I told her that a balloon payment must be paid in full on the specified date. She was pretty shocked that someone would have to come up with that kind of money, which isn't that much less than the previous 179 payments (15 years!) put together. I told her the bank is assuming the house will be worth more then and the owner would have more equity in it, so the owner could just borrow against it some more 15 years down the road.

But that assumes house prices and people's incomes will continue to go up for the next 15 years. Given the changes we're seeing from the global economy, that's a gamble.

This brief lesson caught my daughter's attention, and I think we'll go over it again this year after we do the Mortgage Project in Life Prep. But now I'm thinking, do I need to add home equity loans to that project before we do another reprint of the book? Banks and mortgage companies have come up with so many new ways to keep people in debt that I could probably add a whole 'nother book's worth of content!


Janet said...

Oh, that just makes my head spin! I have such a hard time with that stuff. That's why I LOVE my budget. I have one, I stick to it. My husband does the rest. I KNOW I should learn it, but my mind is just not set up for MATH! I'm SO happy to hear that you are teaching your daughter those things. I think finances are practical aspects often neglected. Our home school group offers a finance course to teens, which I will DEFINITELY be doing when my kids get older!

Heather_in_WI said...

Great post. Scary that people might sign up for the loan and not notice the balloon payment!

Sebastian said...

Great job. My college organized "career starter loans" in spring of junior year. The students refered to them more as "car loans." The great deal was that you didn't have to start payments on the loan until you'd graduated (and were therefore employed). What I never managed to realize was that interest was building up every single month of that deferment.
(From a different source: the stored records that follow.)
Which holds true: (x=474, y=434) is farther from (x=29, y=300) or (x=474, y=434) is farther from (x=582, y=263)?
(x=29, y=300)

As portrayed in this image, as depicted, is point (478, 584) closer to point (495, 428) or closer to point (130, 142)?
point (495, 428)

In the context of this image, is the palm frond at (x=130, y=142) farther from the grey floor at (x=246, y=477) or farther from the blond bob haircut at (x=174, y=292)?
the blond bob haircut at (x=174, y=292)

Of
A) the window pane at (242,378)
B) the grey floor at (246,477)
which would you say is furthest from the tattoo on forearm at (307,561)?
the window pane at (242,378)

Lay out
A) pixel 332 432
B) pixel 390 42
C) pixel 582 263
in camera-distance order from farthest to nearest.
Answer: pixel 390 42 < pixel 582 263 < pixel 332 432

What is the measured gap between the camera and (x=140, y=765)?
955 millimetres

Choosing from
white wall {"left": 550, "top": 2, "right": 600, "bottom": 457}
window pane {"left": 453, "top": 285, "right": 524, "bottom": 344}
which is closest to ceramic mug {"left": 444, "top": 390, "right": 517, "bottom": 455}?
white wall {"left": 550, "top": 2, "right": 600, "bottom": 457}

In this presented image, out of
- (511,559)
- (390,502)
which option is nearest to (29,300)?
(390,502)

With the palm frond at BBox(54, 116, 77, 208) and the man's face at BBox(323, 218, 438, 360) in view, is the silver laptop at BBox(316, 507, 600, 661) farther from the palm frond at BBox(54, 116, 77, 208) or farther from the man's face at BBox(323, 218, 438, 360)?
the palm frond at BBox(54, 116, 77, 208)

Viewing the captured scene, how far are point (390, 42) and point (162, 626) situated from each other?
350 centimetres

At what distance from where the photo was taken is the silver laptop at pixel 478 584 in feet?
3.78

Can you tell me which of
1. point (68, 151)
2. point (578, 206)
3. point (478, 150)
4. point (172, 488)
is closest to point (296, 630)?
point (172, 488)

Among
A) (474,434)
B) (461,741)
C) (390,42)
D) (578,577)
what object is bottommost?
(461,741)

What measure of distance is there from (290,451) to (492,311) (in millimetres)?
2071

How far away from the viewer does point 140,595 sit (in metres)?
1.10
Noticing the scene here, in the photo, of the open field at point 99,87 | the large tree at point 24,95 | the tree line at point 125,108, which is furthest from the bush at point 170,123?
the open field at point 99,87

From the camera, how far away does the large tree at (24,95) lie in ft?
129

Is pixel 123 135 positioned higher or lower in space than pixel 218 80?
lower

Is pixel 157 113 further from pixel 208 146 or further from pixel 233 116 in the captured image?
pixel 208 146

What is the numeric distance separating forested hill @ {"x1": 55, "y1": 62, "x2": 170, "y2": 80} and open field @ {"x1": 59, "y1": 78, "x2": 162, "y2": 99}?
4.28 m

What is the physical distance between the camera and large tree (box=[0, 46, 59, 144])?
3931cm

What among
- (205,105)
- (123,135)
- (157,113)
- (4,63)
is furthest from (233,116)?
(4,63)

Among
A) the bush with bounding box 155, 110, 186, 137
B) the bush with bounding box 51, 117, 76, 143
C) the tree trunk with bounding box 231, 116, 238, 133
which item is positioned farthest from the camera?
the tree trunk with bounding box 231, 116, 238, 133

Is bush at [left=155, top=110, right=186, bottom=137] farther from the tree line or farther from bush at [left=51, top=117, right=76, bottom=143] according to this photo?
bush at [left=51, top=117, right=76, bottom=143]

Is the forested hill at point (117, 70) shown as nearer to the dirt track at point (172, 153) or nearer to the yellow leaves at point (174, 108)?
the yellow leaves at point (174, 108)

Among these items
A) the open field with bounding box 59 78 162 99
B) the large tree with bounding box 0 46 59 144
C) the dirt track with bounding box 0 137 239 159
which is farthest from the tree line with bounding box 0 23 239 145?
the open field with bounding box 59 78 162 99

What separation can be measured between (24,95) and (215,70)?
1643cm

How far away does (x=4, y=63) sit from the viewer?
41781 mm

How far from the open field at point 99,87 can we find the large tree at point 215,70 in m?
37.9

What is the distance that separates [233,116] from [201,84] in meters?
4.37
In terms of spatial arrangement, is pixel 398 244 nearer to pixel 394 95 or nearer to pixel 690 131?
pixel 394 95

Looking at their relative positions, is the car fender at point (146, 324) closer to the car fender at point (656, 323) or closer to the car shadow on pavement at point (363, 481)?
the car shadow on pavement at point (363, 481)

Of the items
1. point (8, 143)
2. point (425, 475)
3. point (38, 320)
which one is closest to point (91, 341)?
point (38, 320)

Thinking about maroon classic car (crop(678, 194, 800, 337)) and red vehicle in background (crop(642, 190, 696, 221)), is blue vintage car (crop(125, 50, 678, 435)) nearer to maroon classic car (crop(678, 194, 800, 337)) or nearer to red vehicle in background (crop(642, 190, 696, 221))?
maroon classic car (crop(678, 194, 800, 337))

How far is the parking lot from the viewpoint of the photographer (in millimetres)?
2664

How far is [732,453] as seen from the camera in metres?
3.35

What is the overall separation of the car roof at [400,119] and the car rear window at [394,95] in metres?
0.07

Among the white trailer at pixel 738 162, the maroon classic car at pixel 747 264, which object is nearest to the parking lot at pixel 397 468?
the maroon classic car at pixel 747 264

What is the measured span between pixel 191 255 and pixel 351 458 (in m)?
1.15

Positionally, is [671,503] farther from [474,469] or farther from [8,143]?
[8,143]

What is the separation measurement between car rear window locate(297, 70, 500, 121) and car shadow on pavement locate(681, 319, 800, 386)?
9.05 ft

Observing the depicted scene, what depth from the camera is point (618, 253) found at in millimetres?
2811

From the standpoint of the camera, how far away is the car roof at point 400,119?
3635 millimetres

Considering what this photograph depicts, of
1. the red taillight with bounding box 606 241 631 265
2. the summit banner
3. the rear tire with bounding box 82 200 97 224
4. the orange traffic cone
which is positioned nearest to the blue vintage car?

I was shocked when I realized what I'd let happen and how much I could have saved by just paying $50 per month on the principal over those months.
There really are lots of great teaching moments around like this. We had a great one last fall when we took the time to read the whole page of fine print for one of the big games at McDonalds. What are the real chances of winning the million dollar instant prize? That's a big number.

mckinney said...

That's a brilliant lesson. Too bad so many adults out there haven't learnt that particular one. (I'm an appraiser, so I see this sort of thing every day.) It's frightening what people get themselves into by only looking at that "easy monthly payment."

Eleanor Deakin said...

File this one under "if it sounds too good to be true, it probably is." Alternatively, "don't trust the banks."

I can't believe those "balloon payments"; for that I could buy a balloon and fly away in it!

Dana said...

Oy...haven't gotten that. They are still trying to get me to take a loan against the house to finance my vacation. Uh, yeah. Great idea. Who needs a house when Tahiti is calling?

Barbara Frank said...

Janet, I don't think you can ever start teaching your kids about money too early.

Heather, you have to wonder how many people don't read what they sign.

Sebastian, that's awful! How do those people at your college sleep at night, misleading students who are already going broke paying for tuition and books?

Mckinney, you're right. I'm afraid we're going to suffer the after-effects of people neglecting to look beyond the "easy monthly payment" of the mortgage they got in 2005 or 2006.

Eleanor, you're right about not trusting banks, and this one is my local bank, not some far off institution!

Thanks, all, for posting!

Bunny Trails said...

Excellent post, Barbara! It is SO important to learn such lessons; the earlier, the better. Sadly, that's how so many get sucked further into the vortex of debt.